Results reproduction

Prerequisites

  • This project uses Elasticsearch as a tool to easily implement indexing, searching and retrieving data. To reproduce the results, a working installation of Elasticsearch is required. Information on how to install and start Elasticsearch can be found at https://www.elastic.co/downloads/elasticsearch.
  • Experiments also require trec_eval, the standard tool used by the TREC community for evaluating an ad hoc retrieval run, given the results file and a standard set of judged results. The latest version can be downloaded from https://trec.nist.gov/trec_eval. Installation should be as easy as typing make in the source directory. Once successful, the generated trec_eval executable needs to be placed in the root directory of the project. More information can be found in the previously linked repository.
  • Finally, a working installation of Python on a MacOS or Linux system is required as a prerequisite. All the necessary libraries to run all experiments can be installed with pip install -r requirements.txt. We recommend creating a virtual environment using a tool like Miniconda.
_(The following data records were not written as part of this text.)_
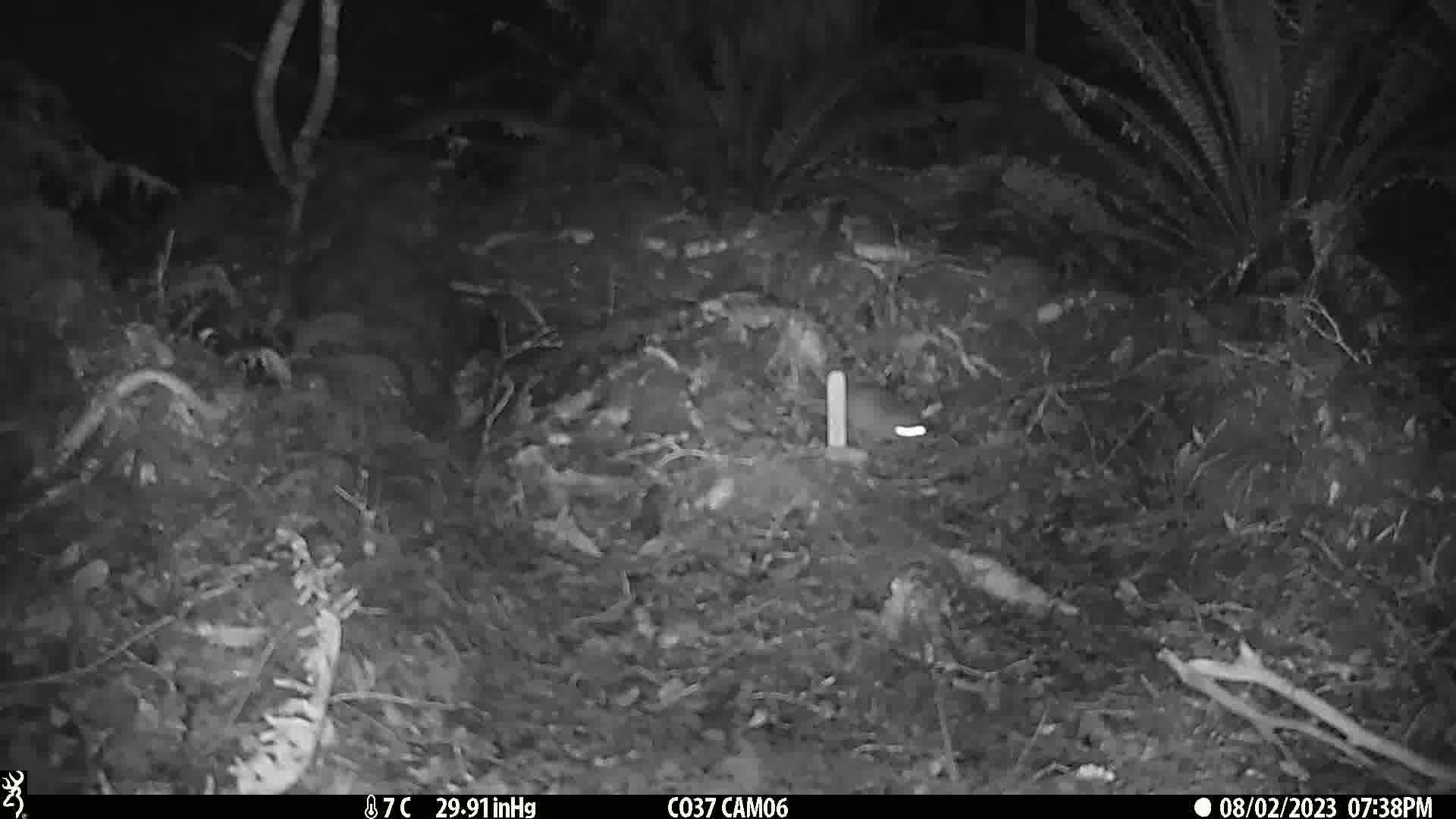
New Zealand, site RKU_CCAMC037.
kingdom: Animalia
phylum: Chordata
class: Mammalia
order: Rodentia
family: Muridae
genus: Rattus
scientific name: Rattus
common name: rat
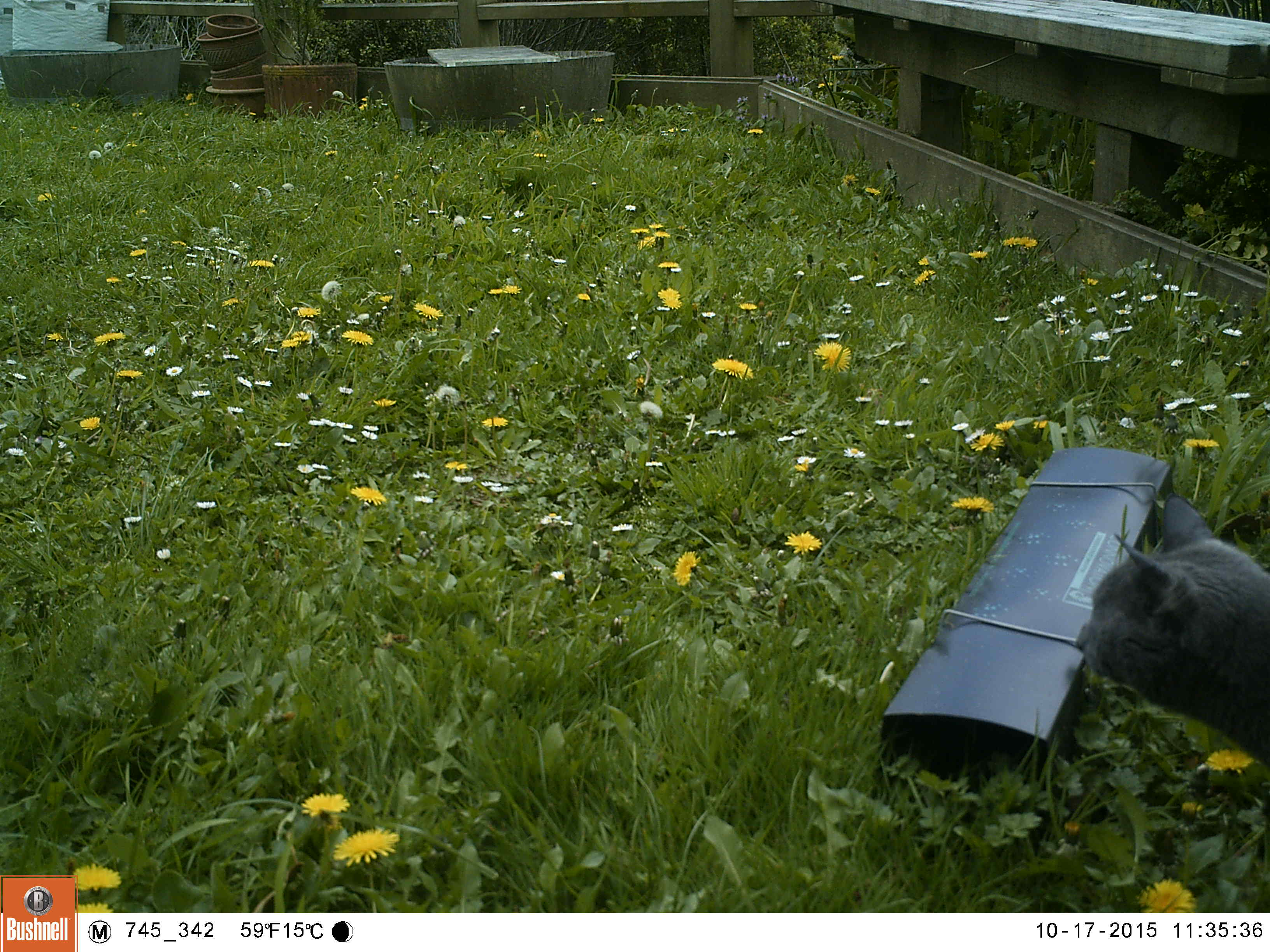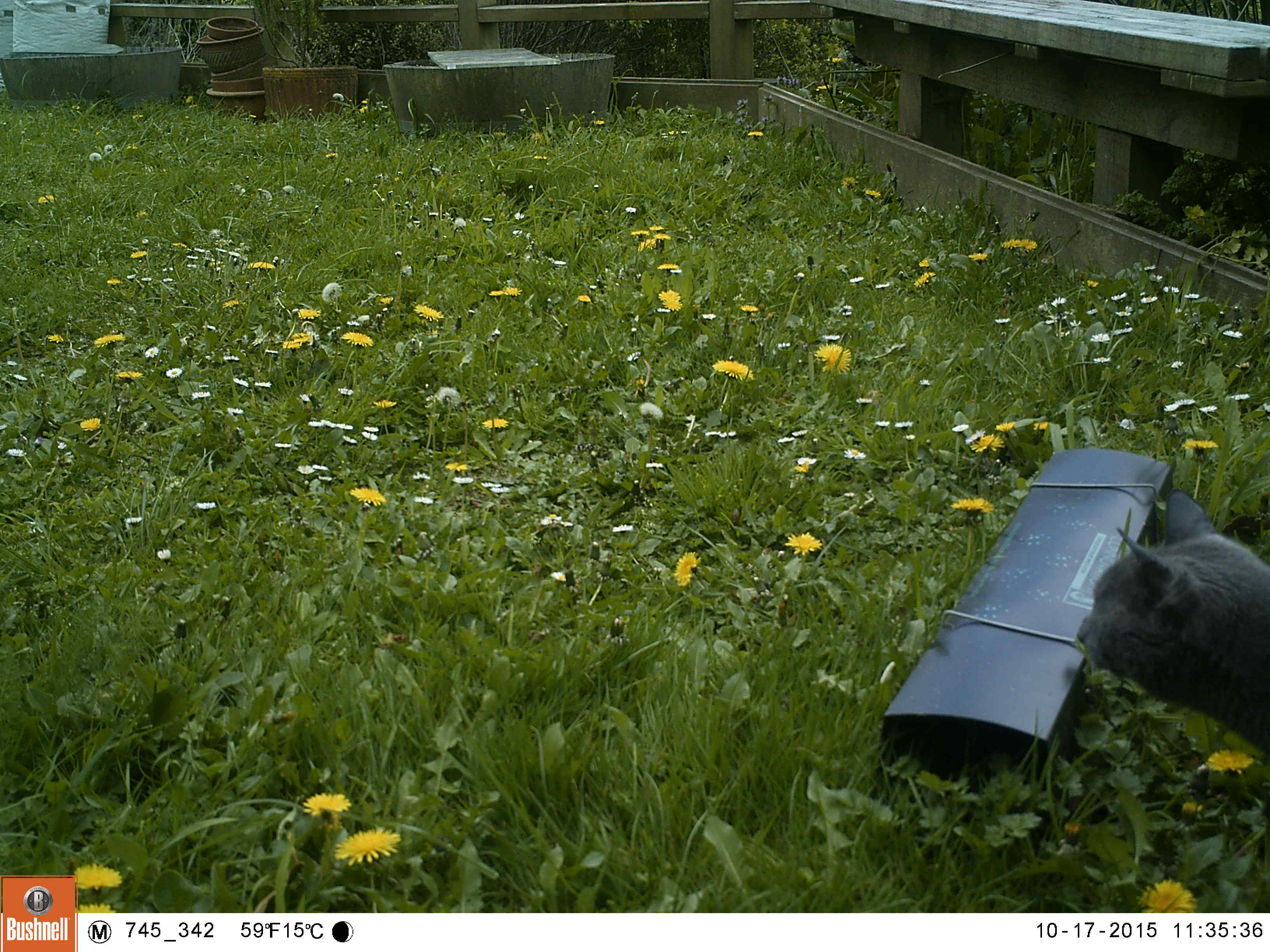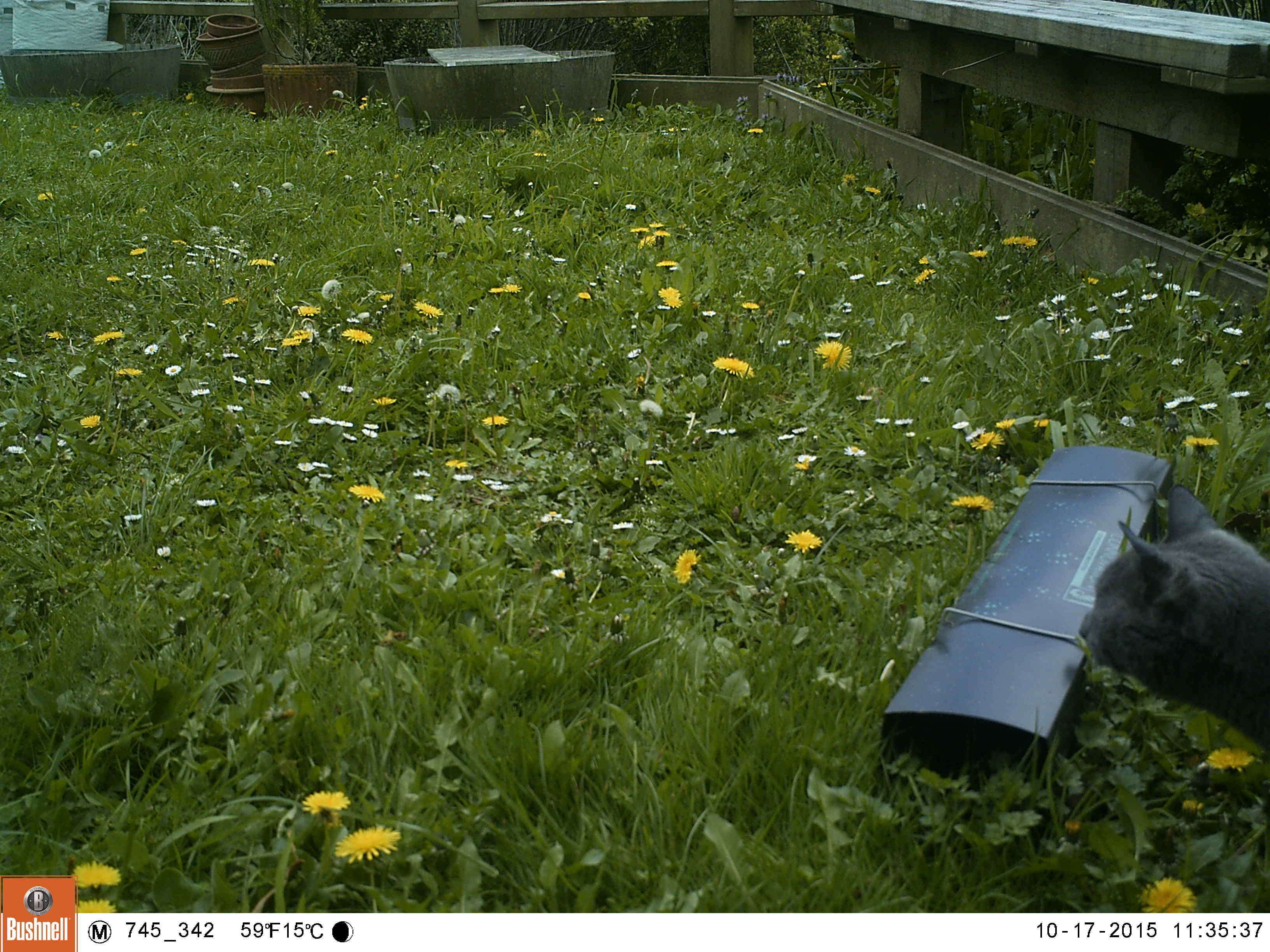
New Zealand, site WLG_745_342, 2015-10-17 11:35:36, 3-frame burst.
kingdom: Animalia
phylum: Chordata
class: Mammalia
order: Carnivora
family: Felidae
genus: Felis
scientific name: Felis catus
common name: domestic cat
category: cat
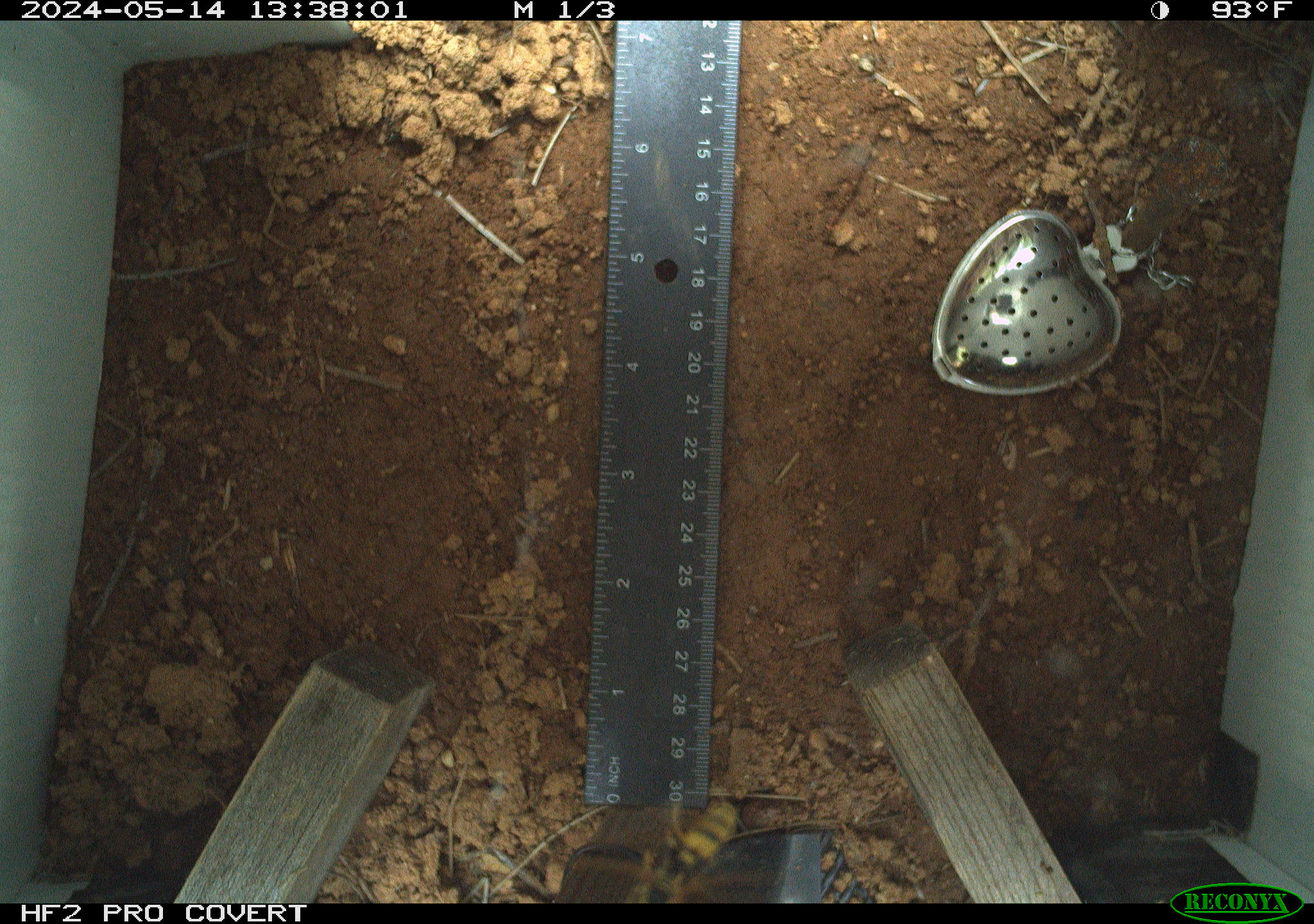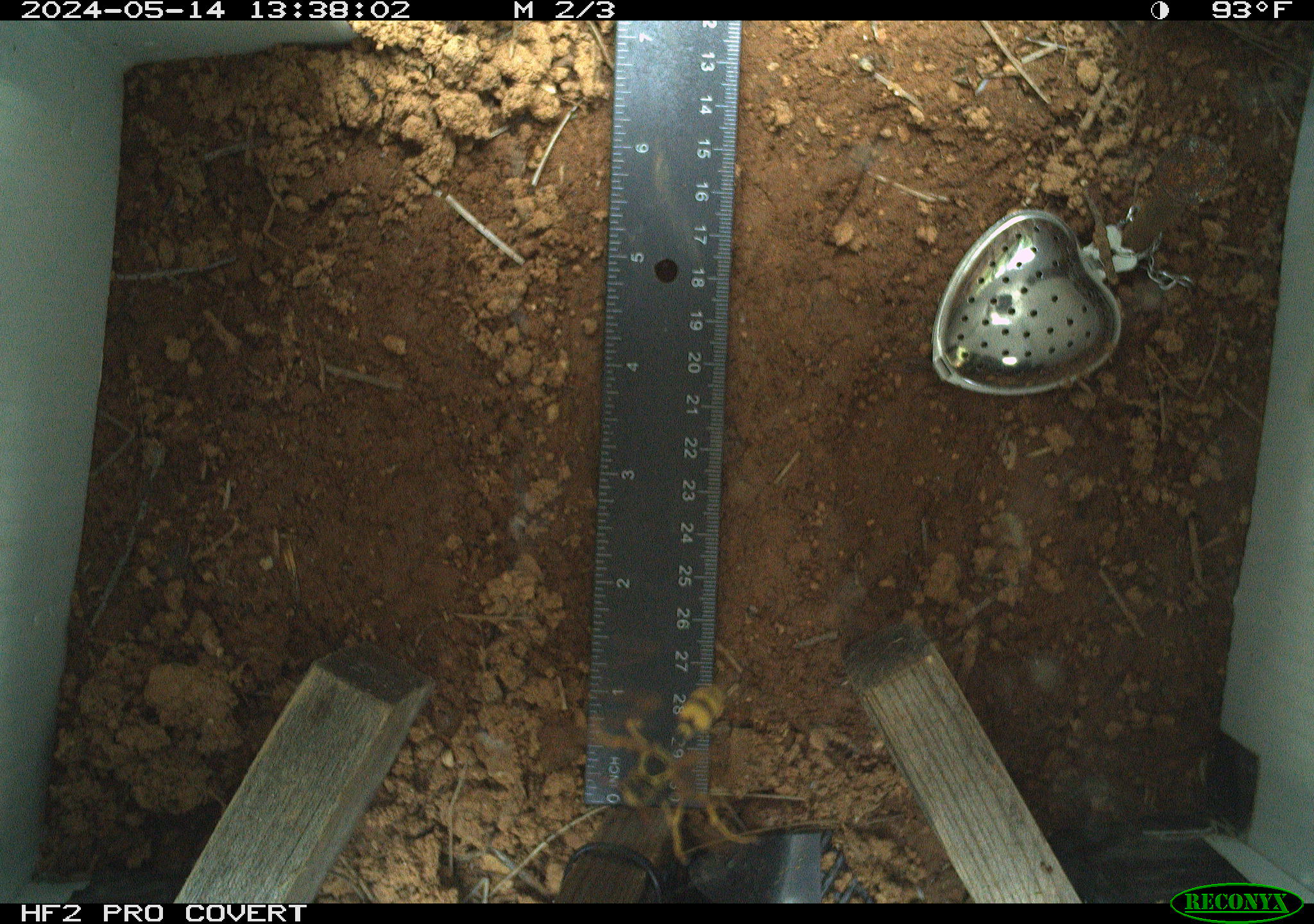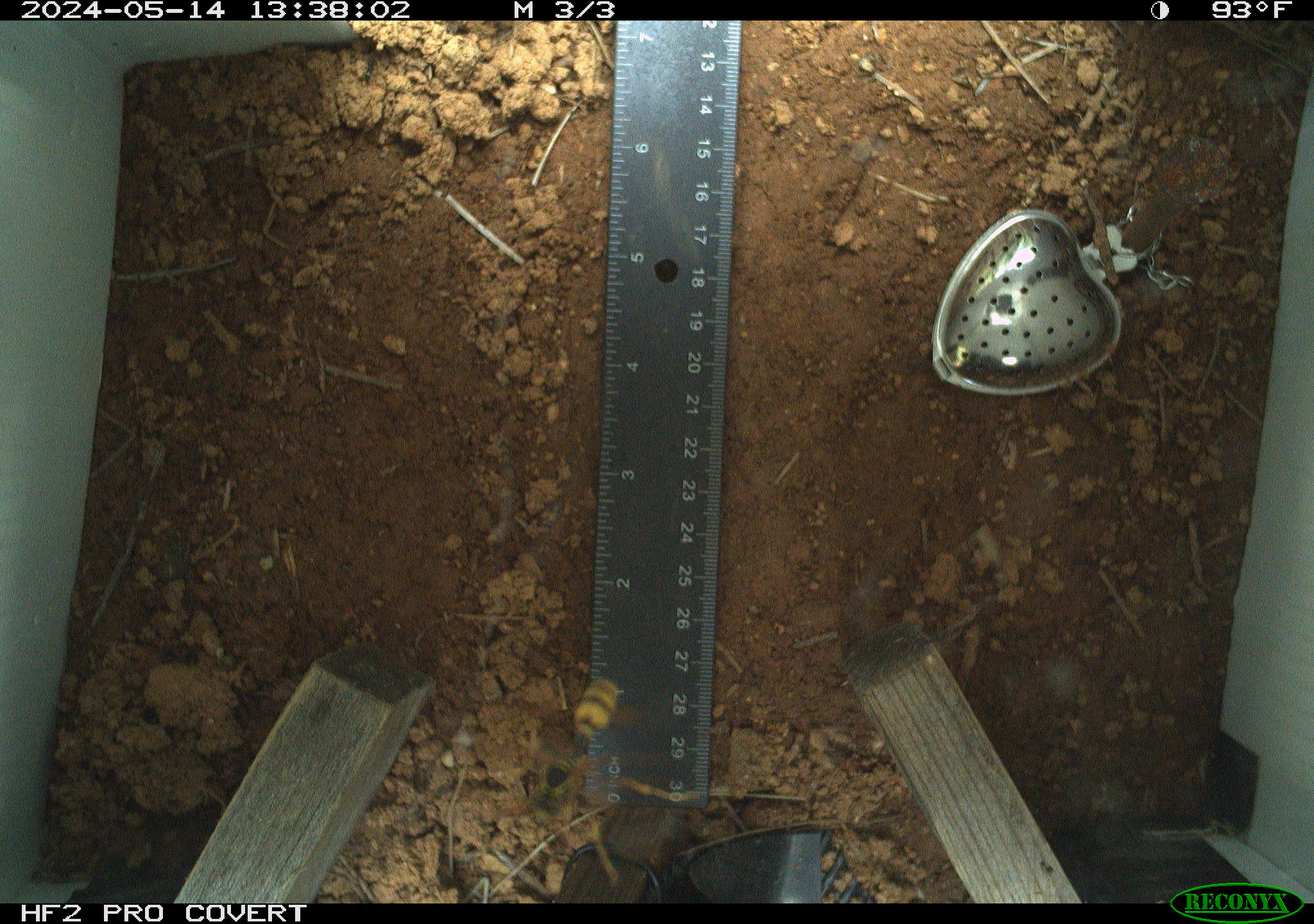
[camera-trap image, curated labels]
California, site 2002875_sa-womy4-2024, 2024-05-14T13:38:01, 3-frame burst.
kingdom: Animalia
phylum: Arthropoda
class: Insecta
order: Hymenoptera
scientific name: Hymenoptera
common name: ants, bees, wasps, and sawflies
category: hymenoptera order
Download and preprocess data

The content in the data/ folder can be reproduced by running the download_and_preprocess_data.sh script, which downloads the three datasets (MED, CACM, NPL) from source http://ir.dcs.gla.ac.uk/resources/test_collections, parses them in the desired format, translates documents and queries, and summarizes documents. Since the process is very time-consuming, processed datasets are made available as part of the repository.

Launch the experiments

To launch experiment $i \in {1,2,3,4}$, first start an Elasticsearch instance by running bin/elasticsearch from the Elasticsearch download folder. Then, from another terminal window where the working environment has been activated, run the following sequence of commands from the root directory of the project to generate the experiment shell script, give it permission to execute, and get the results.

python ./task_0i/write_experiment_0i.py
chmod +x ./task_0i/experiment_0i.sh
./task_0i/experiment_0i.sh

This ensures that Elasticsearch outputs are saved in the task_0i/outputs folder while trec_eval analysis is generated in task_0i/results.